____ Record set

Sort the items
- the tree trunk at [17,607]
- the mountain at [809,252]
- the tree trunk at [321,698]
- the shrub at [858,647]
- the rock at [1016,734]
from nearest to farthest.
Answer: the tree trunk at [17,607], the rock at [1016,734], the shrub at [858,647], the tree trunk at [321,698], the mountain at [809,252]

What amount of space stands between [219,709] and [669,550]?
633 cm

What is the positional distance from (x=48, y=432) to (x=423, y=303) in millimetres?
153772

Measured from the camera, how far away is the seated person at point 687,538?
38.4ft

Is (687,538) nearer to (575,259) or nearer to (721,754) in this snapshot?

________

Exercise ::
Copy the records verbatim from the line containing "Measured from the" through the end of the records, including both of those lines.

Complete output ::
Measured from the camera, how far away is the seated person at point 687,538?
38.4ft

Is (687,538) nearer to (575,259) or nearer to (721,754) in this snapshot?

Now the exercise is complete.